Liberté d'expression contre devoir de loyauté : l'humoriste Guillaume Meurice a réclamé mercredi l'invalidation de son licenciement en 2024 par Radio France, qui lui a imputé une "faute grave" pour avoir qualifié à deux reprises le Premier ministre israélien Benjamin Netanyahu de "nazi sans prépuce".
Devant les prud'hommes de Paris, l'ancienne figure de France Inter a réclamé, par la voix de son avocat, quelque 400.000 euros à son ancien employeur et demandé l'annulation de son licenciement au motif qu'il porterait "atteinte à sa liberté d'expression".

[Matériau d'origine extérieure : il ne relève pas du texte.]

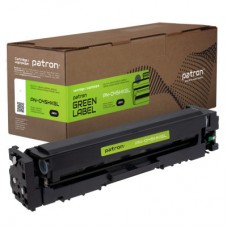 Картридж Patron CANON 045H BLACK GREEN Label (PN-045HKGL)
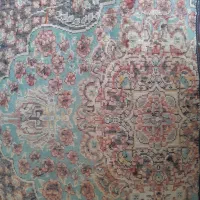 فرش کناره یک متر در۳ متر|فرش|همدان, |دیوار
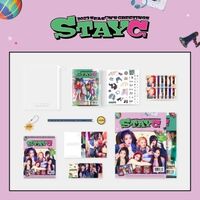 Stayc - 2023 Season's Greetings (Asia)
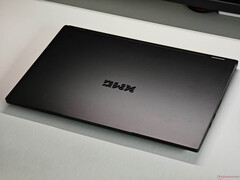 XMG Core 16 M25 (bron: Notebookcheck)
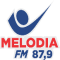 Rádio Melodia logo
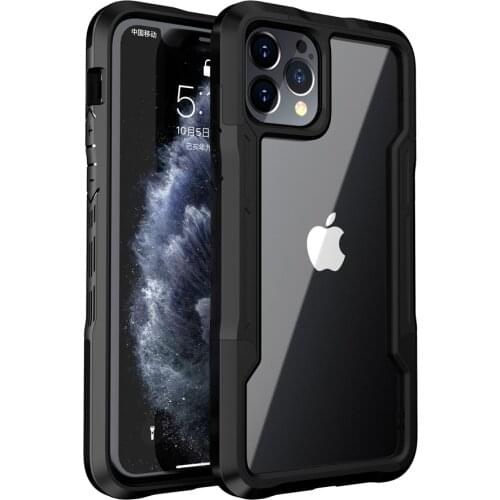 Hybrid Candy Color Bumper Shockproof Armor Phone Case for iPhone 12 11 Pro 7 8 Plus SE 2020 XR XS Max X Mini Clear Back Cover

"Les humoristes ont peut-être le droit d’aller un peu plus loin qu’une personne lambda", a fait valoir Me Hugues Dauchez aux côtés de Guillaume Meurice, qui n'a pas pris la parole pendant l'audience.
D'une "certaine blague", selon l'expression de Me Dauchez, il a beaucoup été question au cours de ces trois heures de débats sous tension.
Dans un sketch diffusé en octobre 2023 sur France Inter, Guillaume Meurice avait suggéré, pour susciter la peur pendant Halloween, un "déguisement" de Benjamin Netanyahu, "sorte de nazi mais sans prépuce".
Ces propos, tenus trois semaines après l'attaque du Hamas en Israël du 7 octobre 2023 et le début de la guerre à Gaza, avaient soulevé une tempête médiatique.
Ils lui avaient valu un avertissement de sa direction, des accusations d'antisémitisme et ont conduit l'Arcom, l'autorité de régulation des médias, à adresser une mise en garde à Radio France.
Une plainte pour incitation à la haine raciale avait également été déposée contre lui mais classée sans suite, faute d'infraction suffisamment "caractérisée".
S'estimant blanchi par la justice, Guillaume Meurice avait ensuite réitéré ses propos polémiques à l'antenne en avril 2024, déclenchant une nouvelle controverse qui a conduit à sa suspension et à son éviction en juin 2024.
"M. Meurice a la langue bien pendue, il n’a pas peur de fracturer l’opinion publique", a raillé l'avocat de Radio France, Eric Manca.
- Débat sur le contrat de travail -
Après son licenciement, l'humoriste de 44 ans, qui a rejoint depuis septembre Radio Nova, où il anime une émission hebdomadaire, avait évoqué une "victoire idéologique" de l'extrême droite et dénoncé la "soif d'obéir" des dirigeants de la radio publique.
"Il s’est fait plaisir jusqu’au bout, il a fait la politique de la terre brûlée", a fustigé Me Manca, assurant que Guillaume Meurice avait également violé les missions dévolues au service public de ne pas "diviser le public".
Exhibant un épais recueil de mails scandalisés d'auditeurs, Me Manca a jugé le licenciement justifié au motif que Guillaume Meurice aurait "fait passer un engagement personnel sous le coup de l'humour" et aurait enfreint son "devoir de loyauté" vis-à-vis de son employeur.
Vision radicalement différente de l'autre côté de la barre.
Selon son avocat, M. Meurice a au contraire respecté à la lettre "la ligne éditoriale" de la première radio de France, qui défend le droit à l'impertinence et appelait à être "punk".
"La blague qu’il a faite c’est exactement ce qu’on lui demandait de faire tous les jours", a estimé Me Dauchez, assurant que la direction de Radio France avait en fait évincé Guillaume Meurice parce qu'il "dérangeait ses supérieurs".
"On a choisi le moindre prétexte pour justifier un licenciement", a assuré le conseil, selon qui M. Meurice a été de ce fait victime de harcèlement moral à Radio France.
L'avocat a par ailleurs demandé la requalification en CDI des quelque 250 contrats que M. Meurice a signés avec son employeur depuis sa première apparition sur Inter en août 2012.
Selon lui, Radio France aurait abusé des contrats à durée déterminée d'usage (CDDU) avec M. Meurice, affirmation contestée par l'avocat de la radio publique selon qui cette pratique est légale et généralisée dans l'audiovisuel.
La décision a été mise en délibéré au 9 février.